The fourth assignment of error can not be maintained in the light of the proof of record that the aqueduct and the dam (presa) have been in existence for more than thirty years, during which period the owner of the land in question has always exercised the right to the reasonable use of the water in the aqueduct for irrigation purposes. (Arts. 527 and 528, Civil Code.)

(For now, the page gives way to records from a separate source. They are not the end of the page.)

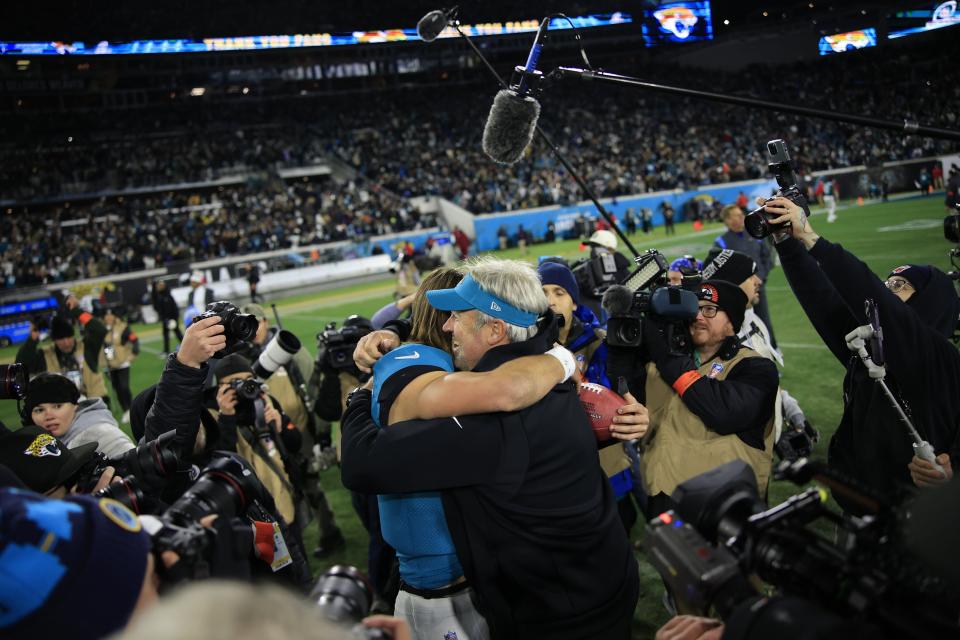 Jacksonville Jaguars head coach Doug Pederson hugs quarterback Trevor Lawrence (16) after the game of an NFL first round playoff football matchup Saturday, Jan. 14, 2023 at TIAA Bank Field in Jacksonville, Fla. Jacksonville Jaguars edged the Los Angeles Chargers on a field goal 31-30. [Corey Perrine/Florida Times-Union]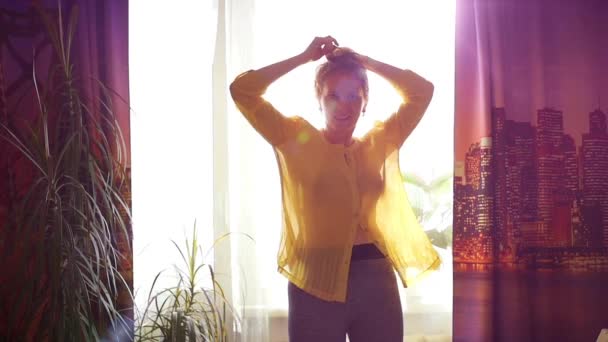 Chica divirtiéndose bailando en la ventana en la luz del sol — Vídeos de Stock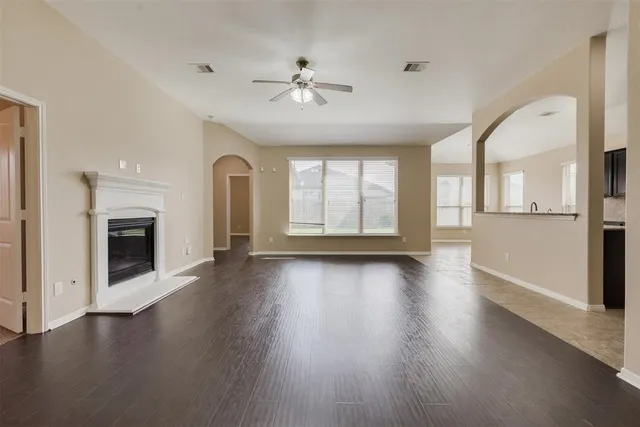 an empty room with wooden floor chandelier and fireplace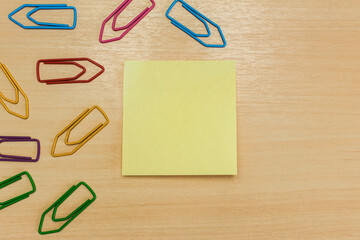 Yellow post it with colorful paper clips on the left side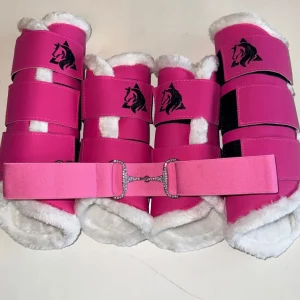 Set de 4 protectores para caballo color rosa enrollados junto a un cinturón elástico rosa con hebilla de bocado y cristales brillantes.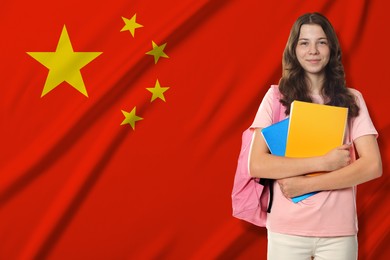 Image of Student with notebooks and backpack against flag of China. Language school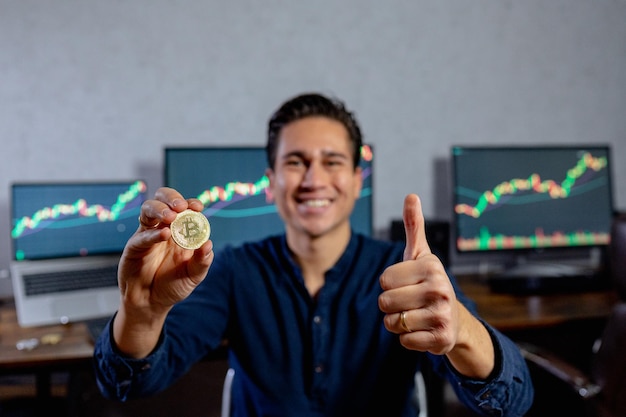 Uomo d'affari sorridente sullo sfondo che mostra una moneta di rappresentazione fisica bitcoin e il pollice in su. Buon investimento e concetto di trading.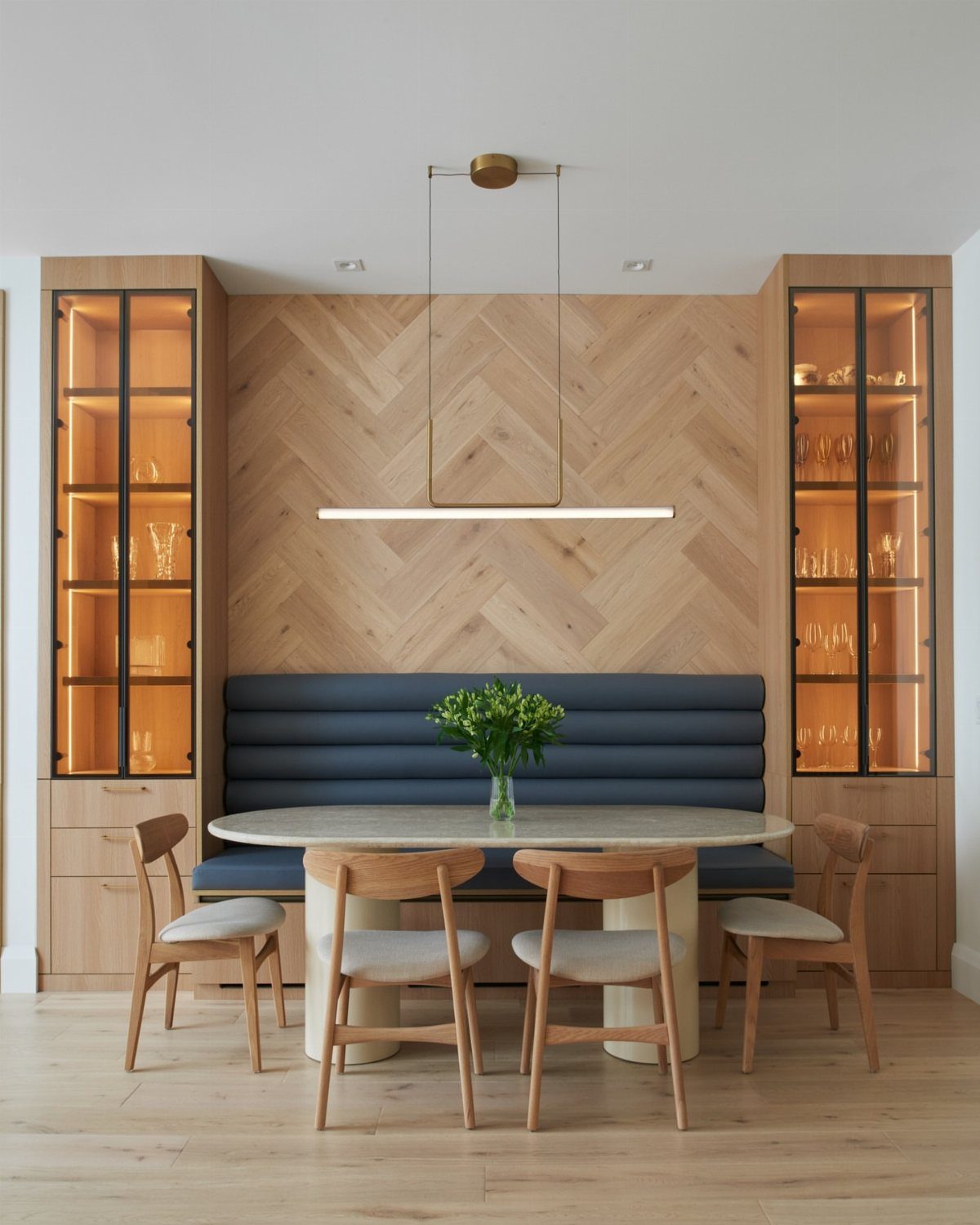 Navy blue banquette bench and wooden chairs around an oval dining table.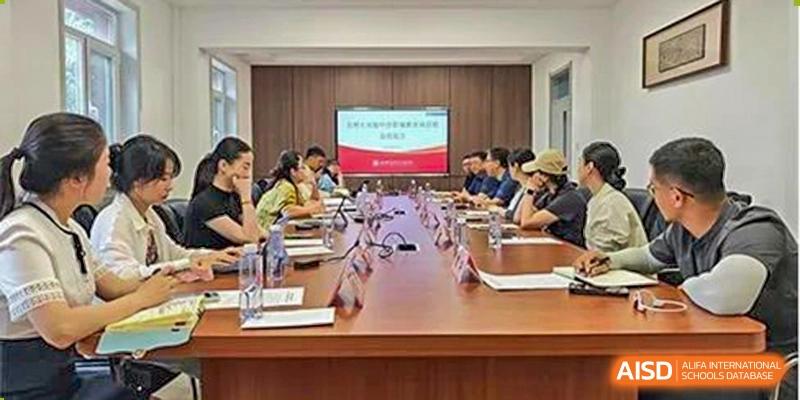 A group of teachers or staff from Chengdu Experimental Foreign Languages School International Department seated around a conference table in a meeting room for a discussion.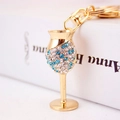Elegant gold wine glass keychain with sparkling blue and white rhinestones on white books - Blue
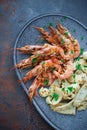 Plate with seafood, King prawns and squid, Fish menu in the restaurant, Dark background Royalty Free Stock Photo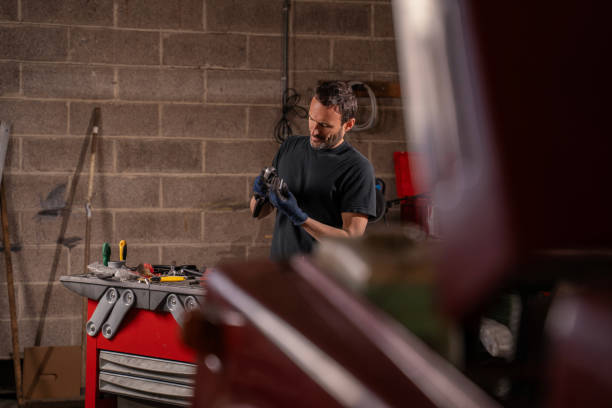 istock Man chooses tools for car repair in garage 2148253583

Counsel for the appellants contend that under the definition of a servitude which appears in article 530 of the Civil Code the existence of the servitude can not be established unless it appears that from such servitude a benefit (beneficio) was, or might be, derived by the plaintiff landowner; and that since it appears from the testimony of the witnesses that the aperture in the dam was used for the purpose of controlling the flow of water in the aqueduct and for preventing damage by overflow to the lowlands over which the aqueduct runs, and since it appears that the lands of the plaintiff are higher than the lands of the defendants, therefore the aqueduct could never have been intended for the supply of water to the lands of the plaintiff and neither the dam nor the aqueduct could be of any benefit to these lands. This contention can not be maintained in the face of the positive testimony as to the existence of the aqueduct and its use for many years to supply water to the lands in question. It may be that the defendants had a right to open the aperture in the face of the dam to prevent a destructive overflow of water on their lands, but this would not give them the right to stop the flow of water altogether; nor does it tend to establish the contention of the defendants that the plaintiff landowner is not entitled to the benefit of the reasonable use of the water flowing in the aqueduct, since it does not appear that such use necessarily involved destructive overflows from the aqueduct, provided the flow of water therein was properly regulated by the opening of the aperture in the dam.
The judgment of the trial court authorizing the issue of the writ and awarding damages in favor of the plaintiff for the losses entailed by the destruction of the dam is affirmed, with the costs of this instance against the appellants. So ordered.
Arellano, C.J., Torres, Johnson, Willard and Tracey, JJ., concur.